● **EXERCISE**
Leaving out every picture, quote the data below exactly as it appears.

[Captioned web images]
⁂

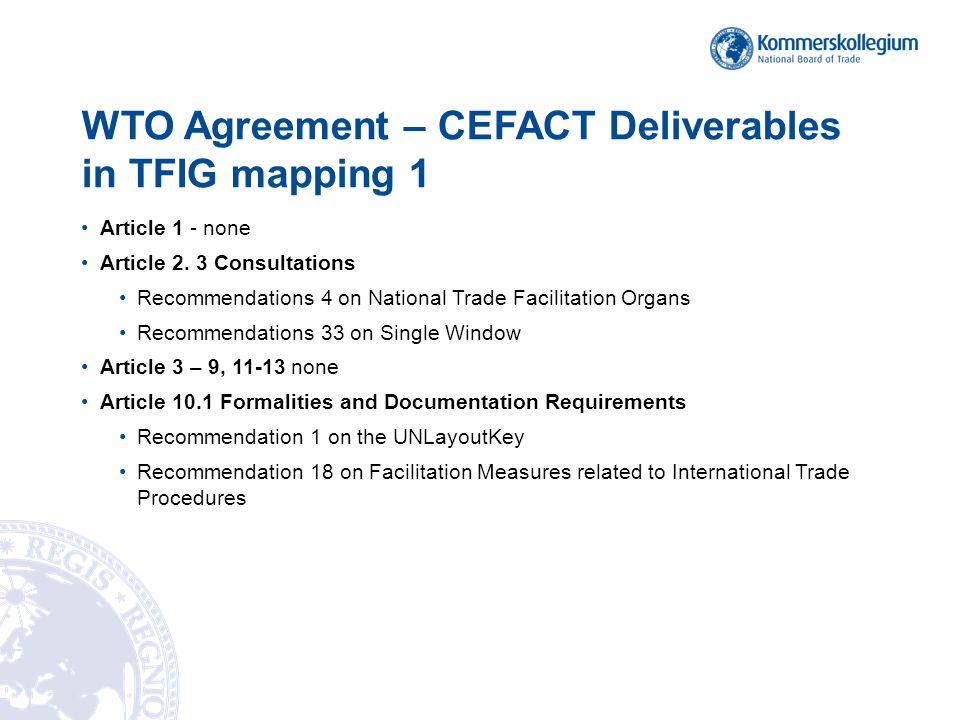 WTO Agreement – CEFACT Deliverables in TFIG mapping 1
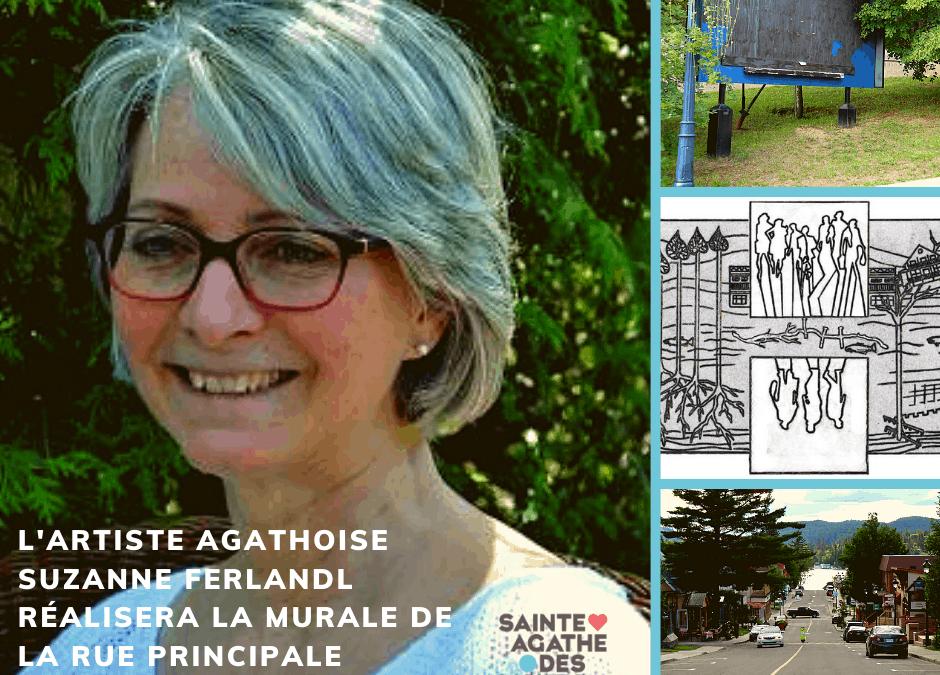 Pour une relance agathoise inclusive et diversifiée –L'artiste agathoise Suzanne FerlandL est sélectionnée pour réaliserla nouvelle murale sur la rue Principale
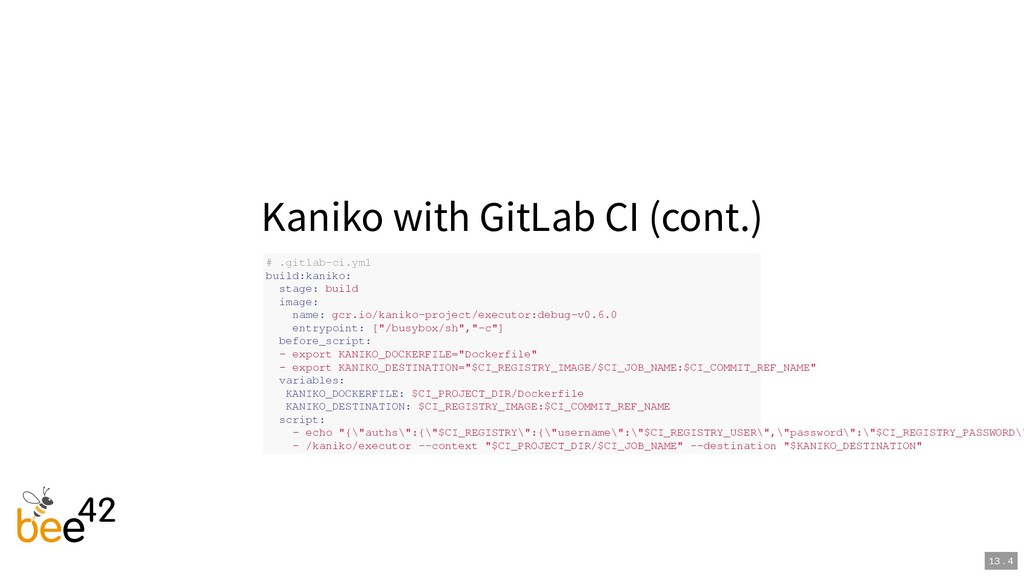 Kaniko with GitLab CI (cont.) # .gitlab-ci.yml ...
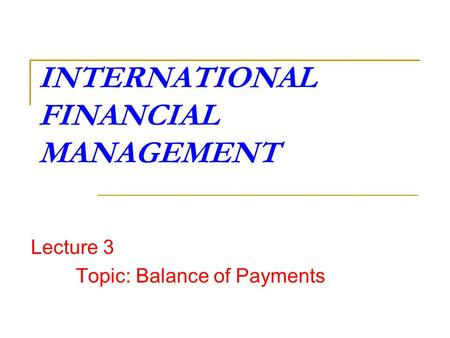 INTERNATIONAL FINANCIAL MANAGEMENT Lecture 3 Topic: Balance of Payments.
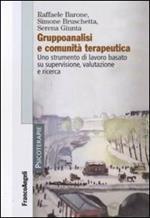 Gruppoanalisi e comunità terapeutiche. Uno strumento di lavoro basato su supervisione, valutazione e ricerca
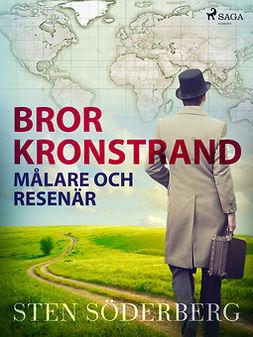 Söderberg, Sten - Bror Kronstrand: målare och resenär, ebook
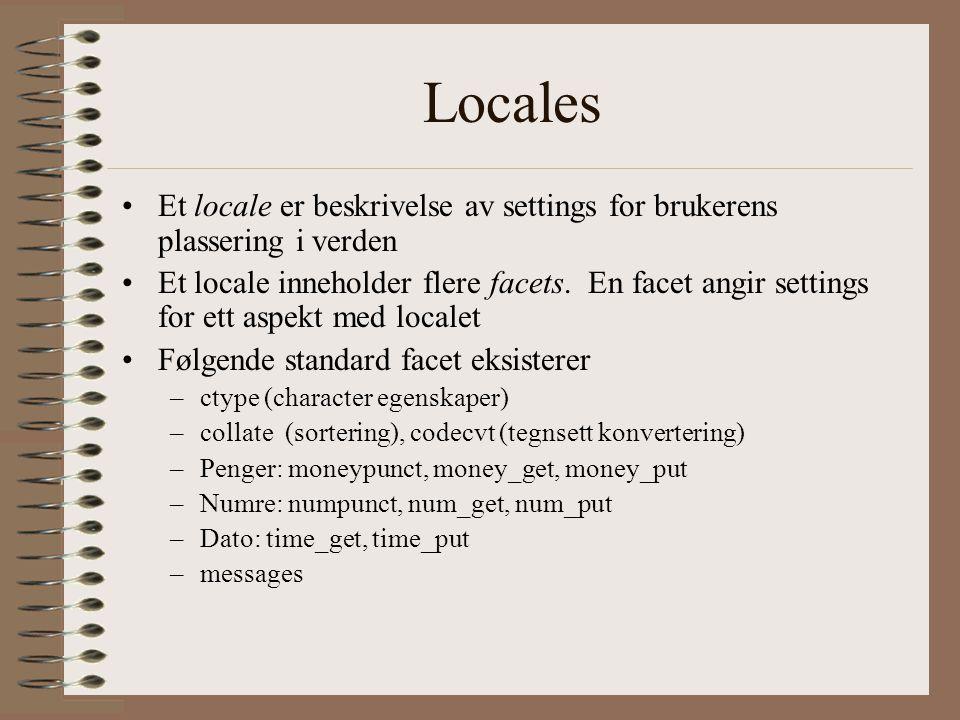 Locales •Et locale er beskrivelse av settings for brukerens plassering i verden •Et locale inneholder flere facets.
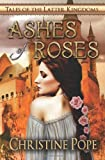 Ashes of Roses (Tales of the Latter Kingdoms) (Volume 4)
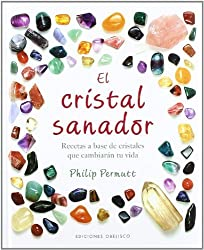 El cristal sanador (Spanish Edition) by Phillip Permutt (2009-12-01)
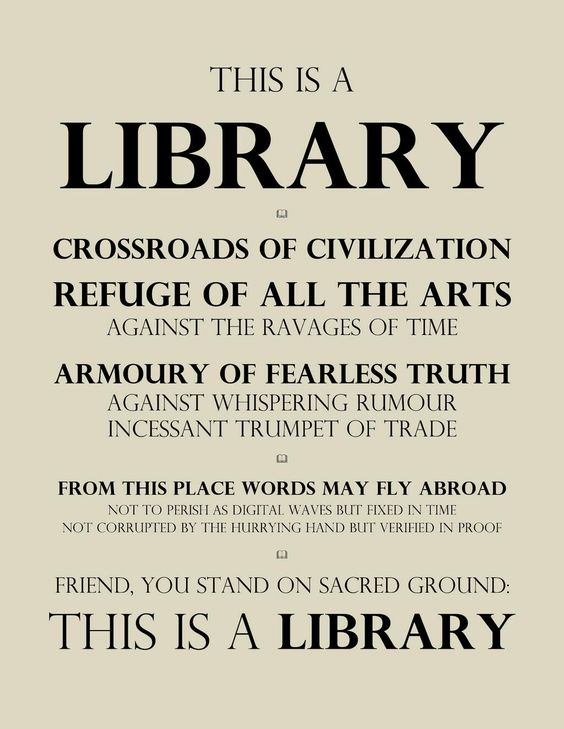 Libraries: crossroads of civilisation, refuge of all the arts, an armoury of fearless truth [adapted 1932 original] pic.twitter.com/5kUfGawcMW""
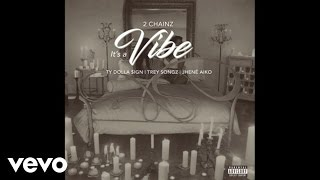 2 Chainz - Its A Vibe Audio Ft. Ty Dolla... @ www.OfficialVideos.Net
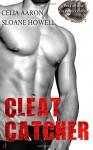 Cleat Catcher - Celia Aaron, Sloane Howell
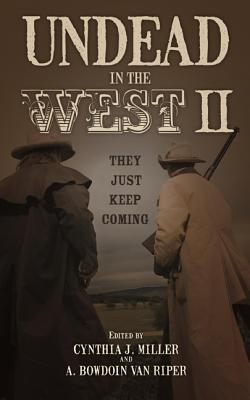 Undead in the West II: They Just Keep Coming Cover Image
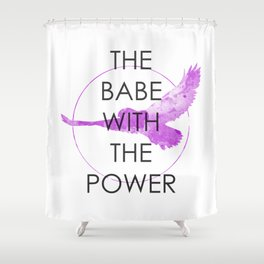 The Babe With The Power (Labyrinth) Shower Curtain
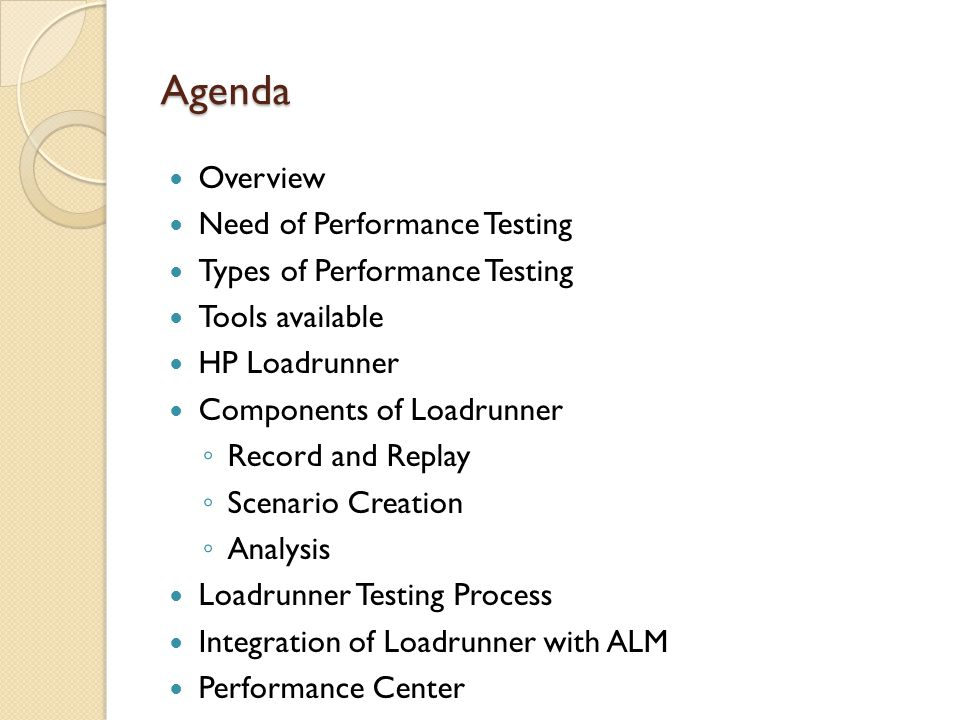 Agenda Overview Need of Performance Testing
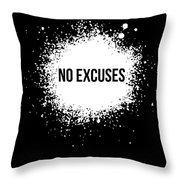 No Excuses Poster Black  Throw Pillow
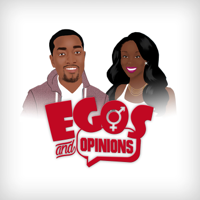 Egos and Opinions Podcast podcast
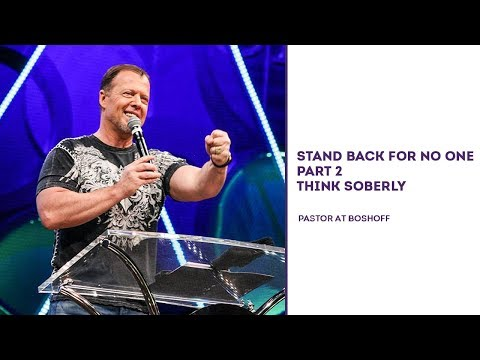 Stand Back For No One Part 2 Think Soberly | Pastor At Boshoff | 15 October 2017 | PM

⁂

● **OUTPUT OF THE EXERCISE**
 WTO Agreement – CEFACT Deliverables in TFIG mapping 1
 Pour une relance agathoise inclusive et diversifiée –L'artiste agathoise Suzanne FerlandL est sélectionnée pour réaliserla nouvelle murale sur la rue Principale
 Kaniko with GitLab CI (cont.) # .gitlab-ci.yml ...
 INTERNATIONAL FINANCIAL MANAGEMENT Lecture 3 Topic: Balance of Payments.
 Gruppoanalisi e comunità terapeutiche. Uno strumento di lavoro basato su supervisione, valutazione e ricerca
 Söderberg, Sten - Bror Kronstrand: målare och resenär, ebook
 Locales •Et locale er beskrivelse av settings for brukerens plassering i verden •Et locale inneholder flere facets.
 Ashes of Roses (Tales of the Latter Kingdoms) (Volume 4)
 El cristal sanador (Spanish Edition) by Phillip Permutt (2009-12-01)
 Libraries: crossroads of civilisation, refuge of all the arts, an armoury of fearless truth [adapted 1932 original] pic.twitter.com/5kUfGawcMW""
 2 Chainz - Its A Vibe Audio Ft. Ty Dolla... @ www.OfficialVideos.Net
 Cleat Catcher - Celia Aaron, Sloane Howell
 Undead in the West II: They Just Keep Coming Cover Image
 The Babe With The Power (Labyrinth) Shower Curtain
 Agenda Overview Need of Performance Testing
 No Excuses Poster Black  Throw Pillow
 Egos and Opinions Podcast podcast
 Stand Back For No One Part 2 Think Soberly | Pastor At Boshoff | 15 October 2017 | PM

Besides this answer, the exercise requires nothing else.